§ **PROBLEMS TO WORK ON**:
1: Decide whether each statement agrees with the post about teapots, answering yes or no and quoting the words of the post that decide it. (a) The writer currently makes some teapots that are fired in wood kilns. (b) The writer still makes the low-fired teapots with solid spouts. (c) The note inside the teapot at NCECA said to pour in the boiling water before rinsing.
2: Revise the stretch of the post about teapots from "Now I make two" through "boiling water.", changing "wood kilns" to "gas kilns".
══ PASSAGE PROVIDED ══
If you have an answer, I would be most grateful. If you wish to read on,
fine too. It gets wordy.
----------------------------------------------------------------------------
---------
I have been making teapots for years and years. In the past,thrown in
porcelain and highly functional, high-fire reduced. Later handbuilt with
table-stands and cups, very non-functional and even the spouts were solid
clay, lids part of design and affixed. Low-fired and layered underglazes.
I quit those about 5 yrs. ago.
And I had no chance to enter the recent discussion re both types.
Now I make two types of teapots: mainly electric-fired and partly
hand-built with thrown bases and lids. The others are loose, mostly
hand-built, but quite functional and fired as guests in wood kilns.
My question is about placing instructions on the inside in a note to new
owner.
At NCECA, I saw a very nice John Glick teapot on exhibit. As there were no
signs not to touch, I typically looked inside. There was a note telling
the new owner to rinse first with hot tap water and then pour in the
boiling water.
═══
══ SUPPLIED INFORMATION ══
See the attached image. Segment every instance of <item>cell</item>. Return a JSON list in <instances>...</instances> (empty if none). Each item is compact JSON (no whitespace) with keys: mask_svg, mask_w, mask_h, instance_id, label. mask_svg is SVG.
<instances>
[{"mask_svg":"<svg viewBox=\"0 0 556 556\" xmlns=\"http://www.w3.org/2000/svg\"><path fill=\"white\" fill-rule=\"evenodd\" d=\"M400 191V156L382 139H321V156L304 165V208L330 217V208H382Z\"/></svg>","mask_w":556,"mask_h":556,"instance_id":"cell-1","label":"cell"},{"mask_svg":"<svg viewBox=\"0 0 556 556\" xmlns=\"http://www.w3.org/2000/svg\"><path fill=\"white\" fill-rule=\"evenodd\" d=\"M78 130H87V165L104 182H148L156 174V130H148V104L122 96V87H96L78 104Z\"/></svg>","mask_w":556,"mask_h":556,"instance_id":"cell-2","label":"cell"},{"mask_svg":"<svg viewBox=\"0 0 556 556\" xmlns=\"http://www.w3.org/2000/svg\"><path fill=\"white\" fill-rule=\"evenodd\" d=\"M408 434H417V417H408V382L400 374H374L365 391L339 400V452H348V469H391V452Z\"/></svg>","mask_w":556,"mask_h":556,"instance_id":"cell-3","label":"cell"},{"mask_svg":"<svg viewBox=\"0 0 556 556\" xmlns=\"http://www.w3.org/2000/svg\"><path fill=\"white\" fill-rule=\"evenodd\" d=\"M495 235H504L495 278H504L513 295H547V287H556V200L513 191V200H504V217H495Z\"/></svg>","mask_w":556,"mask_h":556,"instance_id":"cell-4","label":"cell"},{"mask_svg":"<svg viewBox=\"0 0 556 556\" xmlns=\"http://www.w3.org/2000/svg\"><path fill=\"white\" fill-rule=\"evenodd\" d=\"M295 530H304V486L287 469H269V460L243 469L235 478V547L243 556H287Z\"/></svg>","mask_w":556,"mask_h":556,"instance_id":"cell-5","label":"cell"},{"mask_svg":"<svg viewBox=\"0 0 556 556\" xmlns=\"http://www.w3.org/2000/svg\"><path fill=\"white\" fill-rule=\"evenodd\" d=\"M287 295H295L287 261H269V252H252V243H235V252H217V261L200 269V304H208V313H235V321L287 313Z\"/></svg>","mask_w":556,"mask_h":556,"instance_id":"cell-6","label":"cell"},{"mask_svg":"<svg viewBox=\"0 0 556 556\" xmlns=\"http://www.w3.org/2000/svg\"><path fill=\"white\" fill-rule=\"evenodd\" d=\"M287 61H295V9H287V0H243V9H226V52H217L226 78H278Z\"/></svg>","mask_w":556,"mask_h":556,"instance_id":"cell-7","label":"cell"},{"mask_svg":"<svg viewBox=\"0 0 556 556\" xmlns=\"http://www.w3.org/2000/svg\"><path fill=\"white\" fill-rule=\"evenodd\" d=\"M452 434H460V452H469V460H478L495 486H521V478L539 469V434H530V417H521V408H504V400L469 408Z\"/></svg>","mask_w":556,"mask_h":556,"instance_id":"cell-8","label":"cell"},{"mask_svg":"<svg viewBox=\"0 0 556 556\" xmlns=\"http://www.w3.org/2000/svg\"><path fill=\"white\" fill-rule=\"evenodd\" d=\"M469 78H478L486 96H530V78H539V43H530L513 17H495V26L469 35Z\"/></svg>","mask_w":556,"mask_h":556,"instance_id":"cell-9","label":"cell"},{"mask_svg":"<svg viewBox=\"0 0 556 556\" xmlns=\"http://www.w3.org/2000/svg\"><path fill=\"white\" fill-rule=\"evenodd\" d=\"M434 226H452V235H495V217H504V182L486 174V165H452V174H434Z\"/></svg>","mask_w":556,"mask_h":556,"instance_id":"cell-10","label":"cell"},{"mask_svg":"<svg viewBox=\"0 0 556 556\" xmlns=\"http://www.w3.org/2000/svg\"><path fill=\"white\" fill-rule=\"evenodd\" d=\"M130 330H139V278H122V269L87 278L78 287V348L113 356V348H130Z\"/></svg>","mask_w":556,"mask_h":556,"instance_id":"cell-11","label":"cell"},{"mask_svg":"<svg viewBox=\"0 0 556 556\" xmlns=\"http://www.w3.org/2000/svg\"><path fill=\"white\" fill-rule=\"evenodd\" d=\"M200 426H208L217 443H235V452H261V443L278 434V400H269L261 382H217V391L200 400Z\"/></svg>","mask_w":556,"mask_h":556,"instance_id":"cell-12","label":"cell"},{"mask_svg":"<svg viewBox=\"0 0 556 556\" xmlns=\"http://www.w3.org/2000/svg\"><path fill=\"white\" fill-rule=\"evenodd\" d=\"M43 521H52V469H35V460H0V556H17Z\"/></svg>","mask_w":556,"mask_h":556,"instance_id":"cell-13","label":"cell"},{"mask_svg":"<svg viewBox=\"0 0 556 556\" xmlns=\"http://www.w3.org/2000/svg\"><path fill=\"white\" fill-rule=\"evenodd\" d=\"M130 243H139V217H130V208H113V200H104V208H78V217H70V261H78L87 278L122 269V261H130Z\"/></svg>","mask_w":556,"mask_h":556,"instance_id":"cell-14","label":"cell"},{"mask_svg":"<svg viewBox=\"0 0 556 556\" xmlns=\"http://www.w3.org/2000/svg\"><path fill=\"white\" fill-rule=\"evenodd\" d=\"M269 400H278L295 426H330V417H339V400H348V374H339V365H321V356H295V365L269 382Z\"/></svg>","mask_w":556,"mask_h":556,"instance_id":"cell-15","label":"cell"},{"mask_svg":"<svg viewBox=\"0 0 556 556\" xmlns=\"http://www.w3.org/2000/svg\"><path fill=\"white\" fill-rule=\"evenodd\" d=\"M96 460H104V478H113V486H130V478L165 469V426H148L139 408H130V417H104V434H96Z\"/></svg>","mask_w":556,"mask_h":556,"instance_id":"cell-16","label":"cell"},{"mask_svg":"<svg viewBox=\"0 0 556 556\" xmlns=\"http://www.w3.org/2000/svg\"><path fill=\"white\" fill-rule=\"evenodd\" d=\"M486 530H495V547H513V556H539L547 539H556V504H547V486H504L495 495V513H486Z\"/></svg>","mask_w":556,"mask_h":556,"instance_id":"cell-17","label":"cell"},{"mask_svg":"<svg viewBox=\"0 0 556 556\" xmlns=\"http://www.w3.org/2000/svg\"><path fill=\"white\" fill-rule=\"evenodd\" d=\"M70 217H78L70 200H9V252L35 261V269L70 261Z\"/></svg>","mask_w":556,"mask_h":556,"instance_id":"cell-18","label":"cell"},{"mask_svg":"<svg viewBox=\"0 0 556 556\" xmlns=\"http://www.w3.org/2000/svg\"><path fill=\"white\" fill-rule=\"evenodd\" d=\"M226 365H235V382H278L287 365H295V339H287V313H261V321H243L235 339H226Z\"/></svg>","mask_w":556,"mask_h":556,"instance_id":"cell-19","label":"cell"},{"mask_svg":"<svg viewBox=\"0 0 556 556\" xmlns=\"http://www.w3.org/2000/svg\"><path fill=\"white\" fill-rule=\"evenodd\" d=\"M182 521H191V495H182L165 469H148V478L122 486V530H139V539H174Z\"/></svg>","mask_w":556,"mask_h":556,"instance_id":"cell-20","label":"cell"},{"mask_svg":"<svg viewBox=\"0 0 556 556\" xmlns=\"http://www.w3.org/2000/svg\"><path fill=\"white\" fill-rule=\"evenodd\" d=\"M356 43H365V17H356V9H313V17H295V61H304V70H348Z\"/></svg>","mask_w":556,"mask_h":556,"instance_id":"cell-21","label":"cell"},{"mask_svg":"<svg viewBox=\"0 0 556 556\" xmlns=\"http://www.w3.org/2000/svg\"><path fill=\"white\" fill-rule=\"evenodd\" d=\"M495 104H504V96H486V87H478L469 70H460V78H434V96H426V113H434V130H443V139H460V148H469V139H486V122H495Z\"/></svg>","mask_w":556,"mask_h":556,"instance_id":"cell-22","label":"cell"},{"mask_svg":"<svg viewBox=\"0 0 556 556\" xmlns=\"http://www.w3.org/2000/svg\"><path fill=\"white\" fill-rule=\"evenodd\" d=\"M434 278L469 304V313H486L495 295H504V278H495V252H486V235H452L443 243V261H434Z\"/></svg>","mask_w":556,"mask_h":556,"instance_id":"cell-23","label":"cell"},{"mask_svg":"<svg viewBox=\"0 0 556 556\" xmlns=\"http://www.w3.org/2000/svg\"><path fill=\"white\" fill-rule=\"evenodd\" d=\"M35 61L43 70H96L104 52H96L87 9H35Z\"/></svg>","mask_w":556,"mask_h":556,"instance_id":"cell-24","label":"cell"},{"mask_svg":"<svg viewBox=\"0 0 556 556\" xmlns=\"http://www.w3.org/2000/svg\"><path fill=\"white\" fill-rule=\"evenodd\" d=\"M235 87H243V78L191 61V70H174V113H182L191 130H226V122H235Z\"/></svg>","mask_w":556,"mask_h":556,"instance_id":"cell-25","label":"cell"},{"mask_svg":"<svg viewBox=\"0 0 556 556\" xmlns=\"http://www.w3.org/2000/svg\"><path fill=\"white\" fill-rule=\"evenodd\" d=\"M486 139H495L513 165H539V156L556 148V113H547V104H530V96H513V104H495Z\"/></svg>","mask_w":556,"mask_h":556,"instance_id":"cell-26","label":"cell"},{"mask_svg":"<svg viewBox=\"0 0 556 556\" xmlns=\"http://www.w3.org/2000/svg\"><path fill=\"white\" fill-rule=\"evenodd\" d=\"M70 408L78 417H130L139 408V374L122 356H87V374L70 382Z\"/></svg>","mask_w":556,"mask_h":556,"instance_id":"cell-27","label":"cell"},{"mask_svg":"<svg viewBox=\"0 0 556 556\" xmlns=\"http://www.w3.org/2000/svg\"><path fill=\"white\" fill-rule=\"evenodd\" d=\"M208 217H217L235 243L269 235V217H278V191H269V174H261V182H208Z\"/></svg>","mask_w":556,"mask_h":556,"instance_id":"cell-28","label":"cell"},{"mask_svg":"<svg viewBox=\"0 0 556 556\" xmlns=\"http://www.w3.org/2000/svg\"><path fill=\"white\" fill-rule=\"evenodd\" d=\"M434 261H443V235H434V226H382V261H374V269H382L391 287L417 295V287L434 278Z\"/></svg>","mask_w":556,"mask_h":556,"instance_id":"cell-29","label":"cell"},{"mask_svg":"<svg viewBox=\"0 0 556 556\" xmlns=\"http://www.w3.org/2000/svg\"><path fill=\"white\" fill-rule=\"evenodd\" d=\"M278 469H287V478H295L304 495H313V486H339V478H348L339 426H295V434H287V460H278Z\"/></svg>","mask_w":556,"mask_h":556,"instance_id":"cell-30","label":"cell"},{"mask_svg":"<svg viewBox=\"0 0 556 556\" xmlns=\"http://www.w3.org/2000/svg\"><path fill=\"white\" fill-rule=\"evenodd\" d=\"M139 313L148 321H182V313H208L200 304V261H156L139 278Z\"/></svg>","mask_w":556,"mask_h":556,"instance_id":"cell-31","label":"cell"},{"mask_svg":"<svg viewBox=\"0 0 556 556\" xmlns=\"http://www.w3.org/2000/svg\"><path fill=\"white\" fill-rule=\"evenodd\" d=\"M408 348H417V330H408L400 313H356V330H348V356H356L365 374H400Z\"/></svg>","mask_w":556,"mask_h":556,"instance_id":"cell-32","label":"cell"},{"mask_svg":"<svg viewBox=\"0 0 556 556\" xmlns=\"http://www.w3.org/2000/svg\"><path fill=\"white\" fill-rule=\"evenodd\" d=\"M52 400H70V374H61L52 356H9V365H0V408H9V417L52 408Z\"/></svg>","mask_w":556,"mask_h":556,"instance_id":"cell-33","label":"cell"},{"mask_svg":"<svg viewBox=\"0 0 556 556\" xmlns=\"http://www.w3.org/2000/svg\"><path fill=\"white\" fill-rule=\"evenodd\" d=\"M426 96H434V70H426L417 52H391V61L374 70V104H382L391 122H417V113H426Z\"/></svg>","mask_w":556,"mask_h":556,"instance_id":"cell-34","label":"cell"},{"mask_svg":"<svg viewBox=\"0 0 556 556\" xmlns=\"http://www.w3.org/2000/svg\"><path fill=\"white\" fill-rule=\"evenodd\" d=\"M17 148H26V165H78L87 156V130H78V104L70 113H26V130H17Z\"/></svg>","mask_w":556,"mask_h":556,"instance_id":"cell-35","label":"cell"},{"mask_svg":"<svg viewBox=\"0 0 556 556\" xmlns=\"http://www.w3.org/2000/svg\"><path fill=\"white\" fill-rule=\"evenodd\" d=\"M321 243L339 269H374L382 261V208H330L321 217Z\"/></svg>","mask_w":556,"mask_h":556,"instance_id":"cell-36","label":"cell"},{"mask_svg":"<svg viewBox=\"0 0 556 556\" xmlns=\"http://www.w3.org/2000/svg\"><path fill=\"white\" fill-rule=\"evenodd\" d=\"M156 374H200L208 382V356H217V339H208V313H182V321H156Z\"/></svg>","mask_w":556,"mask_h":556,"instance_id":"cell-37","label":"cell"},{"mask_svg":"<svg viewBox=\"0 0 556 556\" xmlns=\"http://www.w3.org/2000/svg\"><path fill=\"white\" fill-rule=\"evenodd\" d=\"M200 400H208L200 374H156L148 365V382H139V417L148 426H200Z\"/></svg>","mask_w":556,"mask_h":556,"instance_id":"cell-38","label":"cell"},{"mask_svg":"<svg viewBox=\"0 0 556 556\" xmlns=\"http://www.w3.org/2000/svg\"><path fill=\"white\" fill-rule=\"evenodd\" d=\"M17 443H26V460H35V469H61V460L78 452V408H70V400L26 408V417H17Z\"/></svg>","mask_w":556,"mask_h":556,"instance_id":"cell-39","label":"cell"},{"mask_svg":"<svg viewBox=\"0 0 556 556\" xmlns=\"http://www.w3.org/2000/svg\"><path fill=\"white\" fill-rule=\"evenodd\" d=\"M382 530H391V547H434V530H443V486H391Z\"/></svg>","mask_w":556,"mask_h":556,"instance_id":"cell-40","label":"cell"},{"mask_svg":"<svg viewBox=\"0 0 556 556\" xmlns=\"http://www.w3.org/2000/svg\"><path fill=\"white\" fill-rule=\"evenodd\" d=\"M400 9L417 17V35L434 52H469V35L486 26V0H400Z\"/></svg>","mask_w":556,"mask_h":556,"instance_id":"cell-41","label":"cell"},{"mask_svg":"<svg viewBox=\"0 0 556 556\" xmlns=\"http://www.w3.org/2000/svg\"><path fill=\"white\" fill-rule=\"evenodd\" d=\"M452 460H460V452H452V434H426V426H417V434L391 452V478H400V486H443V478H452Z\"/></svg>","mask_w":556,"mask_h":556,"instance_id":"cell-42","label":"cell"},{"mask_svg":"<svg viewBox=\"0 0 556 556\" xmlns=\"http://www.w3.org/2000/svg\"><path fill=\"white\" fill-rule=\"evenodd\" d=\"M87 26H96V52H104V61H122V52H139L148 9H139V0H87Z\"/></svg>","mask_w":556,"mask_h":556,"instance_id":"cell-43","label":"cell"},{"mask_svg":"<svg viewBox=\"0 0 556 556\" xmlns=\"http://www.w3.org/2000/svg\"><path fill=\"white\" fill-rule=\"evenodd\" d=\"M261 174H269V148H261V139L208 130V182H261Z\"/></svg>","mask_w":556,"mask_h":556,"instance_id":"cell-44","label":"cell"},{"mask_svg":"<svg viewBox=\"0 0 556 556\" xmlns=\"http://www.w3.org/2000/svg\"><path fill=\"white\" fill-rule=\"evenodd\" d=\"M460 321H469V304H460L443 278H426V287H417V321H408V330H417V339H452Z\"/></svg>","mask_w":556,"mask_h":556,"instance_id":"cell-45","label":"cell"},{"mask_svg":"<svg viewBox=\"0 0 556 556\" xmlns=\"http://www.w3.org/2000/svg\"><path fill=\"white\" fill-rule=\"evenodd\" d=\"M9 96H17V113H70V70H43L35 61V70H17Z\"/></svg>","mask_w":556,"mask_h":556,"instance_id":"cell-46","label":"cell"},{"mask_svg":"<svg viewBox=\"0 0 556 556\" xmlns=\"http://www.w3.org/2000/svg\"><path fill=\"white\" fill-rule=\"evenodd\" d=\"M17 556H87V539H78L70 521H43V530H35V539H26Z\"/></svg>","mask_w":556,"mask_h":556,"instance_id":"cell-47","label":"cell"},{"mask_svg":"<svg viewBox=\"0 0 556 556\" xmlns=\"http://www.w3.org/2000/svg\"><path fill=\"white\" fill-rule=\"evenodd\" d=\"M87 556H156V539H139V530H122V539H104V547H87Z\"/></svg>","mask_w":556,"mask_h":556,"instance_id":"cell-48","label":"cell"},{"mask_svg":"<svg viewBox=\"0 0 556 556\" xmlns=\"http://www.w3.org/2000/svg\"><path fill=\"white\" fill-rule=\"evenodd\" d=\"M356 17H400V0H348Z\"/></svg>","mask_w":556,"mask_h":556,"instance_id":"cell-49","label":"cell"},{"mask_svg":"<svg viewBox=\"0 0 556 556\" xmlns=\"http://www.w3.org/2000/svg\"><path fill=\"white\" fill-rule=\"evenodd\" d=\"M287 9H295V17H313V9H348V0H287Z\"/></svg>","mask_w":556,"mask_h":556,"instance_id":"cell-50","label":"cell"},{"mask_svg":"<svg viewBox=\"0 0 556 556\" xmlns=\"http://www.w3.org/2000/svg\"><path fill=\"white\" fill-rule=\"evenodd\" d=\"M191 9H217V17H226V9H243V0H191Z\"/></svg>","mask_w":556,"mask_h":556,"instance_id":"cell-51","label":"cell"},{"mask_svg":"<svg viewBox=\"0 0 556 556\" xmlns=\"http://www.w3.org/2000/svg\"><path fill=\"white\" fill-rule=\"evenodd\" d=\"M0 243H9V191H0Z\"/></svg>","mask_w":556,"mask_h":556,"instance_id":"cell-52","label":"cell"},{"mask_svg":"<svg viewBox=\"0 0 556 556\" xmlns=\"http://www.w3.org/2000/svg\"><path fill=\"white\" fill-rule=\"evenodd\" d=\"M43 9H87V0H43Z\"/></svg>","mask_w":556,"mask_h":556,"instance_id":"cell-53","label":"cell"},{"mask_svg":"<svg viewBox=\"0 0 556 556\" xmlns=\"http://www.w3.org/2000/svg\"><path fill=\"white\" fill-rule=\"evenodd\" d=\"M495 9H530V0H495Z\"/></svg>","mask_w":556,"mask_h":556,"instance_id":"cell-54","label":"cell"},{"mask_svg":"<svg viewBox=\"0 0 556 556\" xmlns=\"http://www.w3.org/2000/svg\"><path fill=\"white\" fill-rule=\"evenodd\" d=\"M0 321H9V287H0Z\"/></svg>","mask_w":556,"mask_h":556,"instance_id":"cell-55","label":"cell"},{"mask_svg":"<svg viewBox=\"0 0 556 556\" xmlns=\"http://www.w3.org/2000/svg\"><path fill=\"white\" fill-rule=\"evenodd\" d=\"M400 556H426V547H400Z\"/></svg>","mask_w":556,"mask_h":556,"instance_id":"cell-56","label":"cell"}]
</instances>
═══
§ **SOLUTIONS**:
1:
(a) Yes: "fired as guests in wood kilns."
(b) No: "I quit those about 5 yrs. ago."
(c) No: "rinse first with hot tap water and then pour in the boiling water."

2:
Now I make two types of teapots: mainly electric-fired and partly
hand-built with thrown bases and lids. The others are loose, mostly
hand-built, but quite functional and fired as guests in gas kilns.
My question is about placing instructions on the inside in a note to new
owner.
At NCECA, I saw a very nice John Glick teapot on exhibit. As there were no
signs not to touch, I typically looked inside. There was a note telling
the new owner to rinse first with hot tap water and then pour in the
boiling water.